I could never really get why people were so into their dogs, until now.......

I thought that when she arrived I would be sad that it wasn't a baby. But I don't. Don't get me wrong, if I could choose between them I would still choose a baby, but I have to say I am BOWLED OVER by how much joy and happiness she has brought to us all. 

SIGH!


----------



## kandykane (Nov 17, 2008)

Congrats on your new puppy!! My fur baby is 11 in a couple of weeks (can't believe it!) and he's given me so much fun and companionship over the years. Dogs are awesome. Enjoy your little bundle


----------



## Dancing duck (Sep 12, 2014)

Awwww she looks gorgeous   we are planning to get a puppy soon as it looks like the end of the road for us and I need something to love and fill the void. Glad to hear she brings you happiness - how can you not love that cute little face!


----------



## rubster (Jul 26, 2011)

I'm sorry to hear that, dancingduck, it's a very hard time.......wishing you all the best on your journey

A puppy will bring you so much joy! They are amazing and the love I felt for her straighaway was very unexpected.)

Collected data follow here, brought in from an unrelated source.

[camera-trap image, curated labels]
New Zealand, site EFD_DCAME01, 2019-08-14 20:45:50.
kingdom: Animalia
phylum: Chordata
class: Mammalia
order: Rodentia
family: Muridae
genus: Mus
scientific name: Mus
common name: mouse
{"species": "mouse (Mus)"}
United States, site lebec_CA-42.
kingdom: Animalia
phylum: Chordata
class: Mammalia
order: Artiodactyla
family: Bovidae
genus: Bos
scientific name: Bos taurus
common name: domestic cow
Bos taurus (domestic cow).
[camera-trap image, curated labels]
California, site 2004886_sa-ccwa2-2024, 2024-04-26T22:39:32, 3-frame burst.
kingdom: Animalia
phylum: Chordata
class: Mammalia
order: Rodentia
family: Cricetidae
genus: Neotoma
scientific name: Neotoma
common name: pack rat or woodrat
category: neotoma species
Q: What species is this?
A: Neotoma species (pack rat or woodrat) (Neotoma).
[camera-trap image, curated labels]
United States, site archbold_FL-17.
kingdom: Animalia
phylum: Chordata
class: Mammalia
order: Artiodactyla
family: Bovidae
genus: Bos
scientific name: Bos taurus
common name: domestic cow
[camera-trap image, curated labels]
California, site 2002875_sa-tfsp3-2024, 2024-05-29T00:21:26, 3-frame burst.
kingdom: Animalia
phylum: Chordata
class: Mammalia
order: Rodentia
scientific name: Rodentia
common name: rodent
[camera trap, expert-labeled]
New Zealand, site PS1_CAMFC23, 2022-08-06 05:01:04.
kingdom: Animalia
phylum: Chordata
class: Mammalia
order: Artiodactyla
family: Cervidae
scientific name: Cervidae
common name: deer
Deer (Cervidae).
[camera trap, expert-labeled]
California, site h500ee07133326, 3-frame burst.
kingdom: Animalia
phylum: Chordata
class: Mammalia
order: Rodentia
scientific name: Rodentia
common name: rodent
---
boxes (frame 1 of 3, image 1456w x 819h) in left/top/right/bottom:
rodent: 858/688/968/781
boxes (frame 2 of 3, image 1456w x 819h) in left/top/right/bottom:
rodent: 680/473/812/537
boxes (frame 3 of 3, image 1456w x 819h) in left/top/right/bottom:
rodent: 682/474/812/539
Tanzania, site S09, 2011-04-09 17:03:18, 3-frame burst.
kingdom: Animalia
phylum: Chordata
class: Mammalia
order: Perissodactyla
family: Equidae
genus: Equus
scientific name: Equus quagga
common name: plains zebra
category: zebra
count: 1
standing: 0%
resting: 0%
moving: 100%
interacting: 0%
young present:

Even when she poos right in front of me in the kitchen ha ha ha ha!!!!!!!!


----------



## Dancing duck (Sep 12, 2014)

Thanks Rubster I guess all of us here are going through our own difficulties one way or another!
Can't wait to get a pup now and have something positive to look forward to - give your pup a cuddle from me!


----------



## Redgirl (May 16, 2007)

We have added to new kittens to our family and I can say that they are bringing us nothing but laughs and joy and of course stinky litter trays!
x


----------



## HighTower (Jan 11, 2012)

Aww she looks so cute - like butter wouldn't melt  

I've never seen a cockapoo in the flesh...I'm a big cocker spaniel fan but my husband doesn't like the cloud of hair that follows my Mum's cocker. Maybe a cockapoo is the answer? Alas we're both out working during the week so getting a dog is as remote a possibility as a baby!


----------